4 septembre 2018-4 septembre 2019, nous voilà à un an d’exercice de pouvoir du président IBK. Pour cerner le bilan de cette première année du 2ème et dernier mandat, le Professeur Clément Dembélé a accordé une interview à notre organe pour parler des acquis, les manquements et les défis à relever. Lisez…

Mali tribune : Nous sommes à un an d’exercice de pouvoir par IBK, que peut-on garder de ce bilan ?

C. D. : Ce qu’on peut prendre d’abord positivement de ce bilan c’est l’expression de la volonté d’amorcer la crise postélectorale par la mise en place d’un gouvernement de large ouverture géré par Dr.
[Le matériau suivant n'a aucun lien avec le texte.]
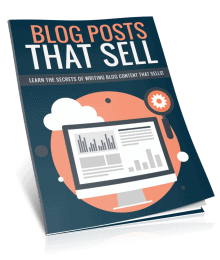 Blog Posts That Sell PLR Lead Magnet Kit Report eCover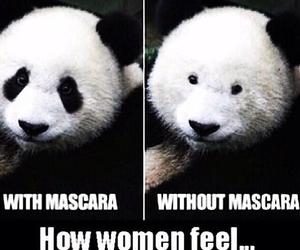 funny, mascara, and panda image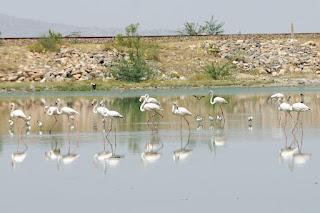 Sambhar lake - India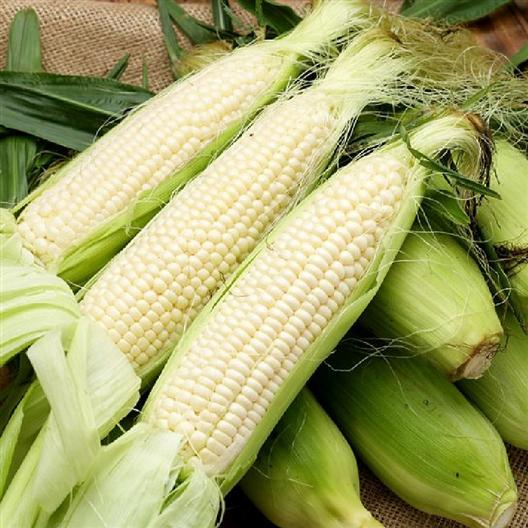 Fresh and raw Stowells Evergreen heirloom corn on the cob with husks still on some.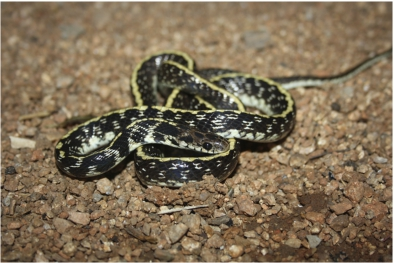 Phylogeny and conservation status of the Indian egg-eater snake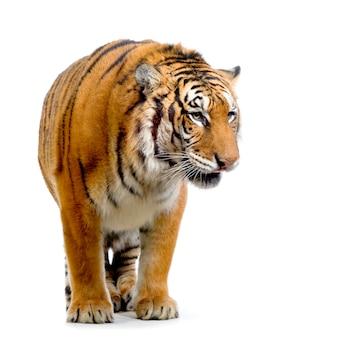 Tygrys stojący na białym tle.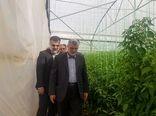 وزیر جهاد کشاورزی از گلخانه سبزی و صیفی در شهرستان پاسارگاد بازدید کرد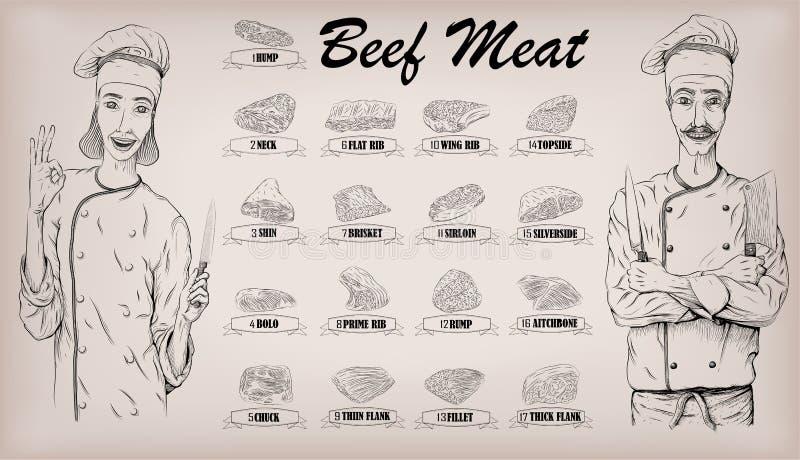 牛肉肉尸体裁减分开母牛剁信息图表计划标志 皇族释放例证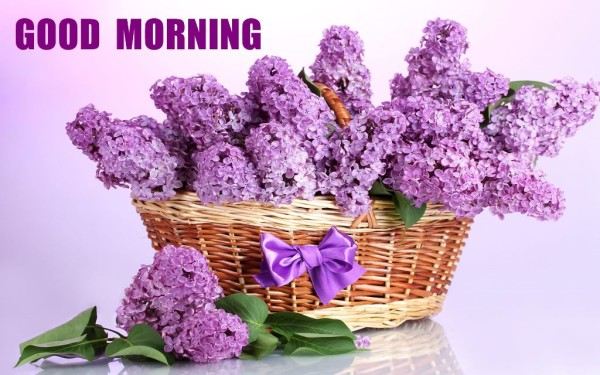Sending U Bautiful Flowers On Good Morning-wm13129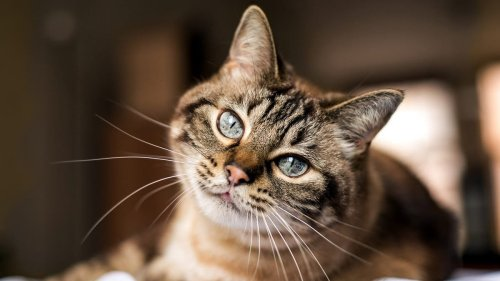 Things Every Cat Owner Wished They'd Known Before Adopting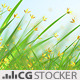 Grass Flowers Scene - VideoHive Item for Sale
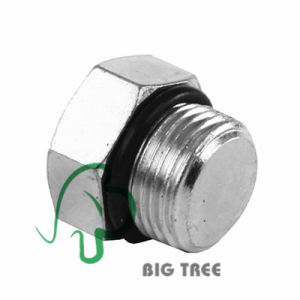 SAE O-Ring Boss Orb to Head Plug (Stainless) pictures & photos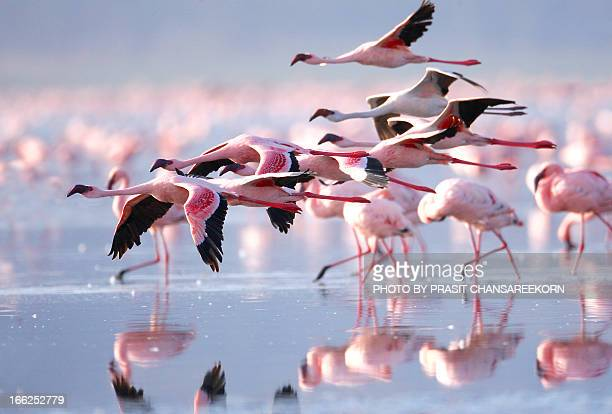 pink flamingos - animal wildlife stock pictures, royalty-free photos & images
Boubou Cissé. Ce qui a permis à une partie de l’opposition de se retrouver dans le gouvernement. Cette stratégie a permis à IBK de souffler, d’amoindrir les atrocités et les animosités. Je parle ici du cas de Tiébilen Dramé qui a eu le ministère des Affaires étrangères, qui peut surprendre tout le monde. On sait que juste après les élections, Ibrahim Boubacar Keita n’était pas reconnu. C’était le président avec qui il ne fallait jamais travailler. Tiébilen avait été traité par IBK de petit monsieur”. Aujourd’hui on le voit dans le gouvernement d’IBK comme un des ministres régaliens. Ce qui montre qu’IBK est un homme politique averti, un très bon stratège. Qu’il faut reconnaitre. Qui est même capable à un moment, de donner une part à ses ennemis afin de les faire taire. Cela est quelque chose de positive pour deux choses, cela a permis de calmer le jeu, en tout cas provisoirement et aussi de permettre à une bonne partie des Maliens de découvrir le vrai visage de certains politiciens qui confondent l’art alimentaire à la conviction politique. IBK joue ce grand rôle aujourd’hui qu’il faut reconnaitre. Ce qui a marché aussi, c’est une prise de conscience aujourd’hui. Il faut reconnaitre qu’IBK permet cette liberté d’expression. On peut se permettre de dire beaucoup de choses. Aujourd’hui il ya moins d’arrestation de journaliste moins d’arrestation d’hommes politiques, il y’en a presque pas. Aujourd’hui même s’il n’ya pas de liberté de mouvement parce qu’il ne reste que Bamako, on a quand même la liberté d’expression.

 

Mali Tribune : En dehors de ces éléments, qu’est ce qu’IBK a apporté d’autres, voire sur le plan économique ? On dit que notre indice de croissance est de 6 points aujourd’hui. Qu’en dites-vous ?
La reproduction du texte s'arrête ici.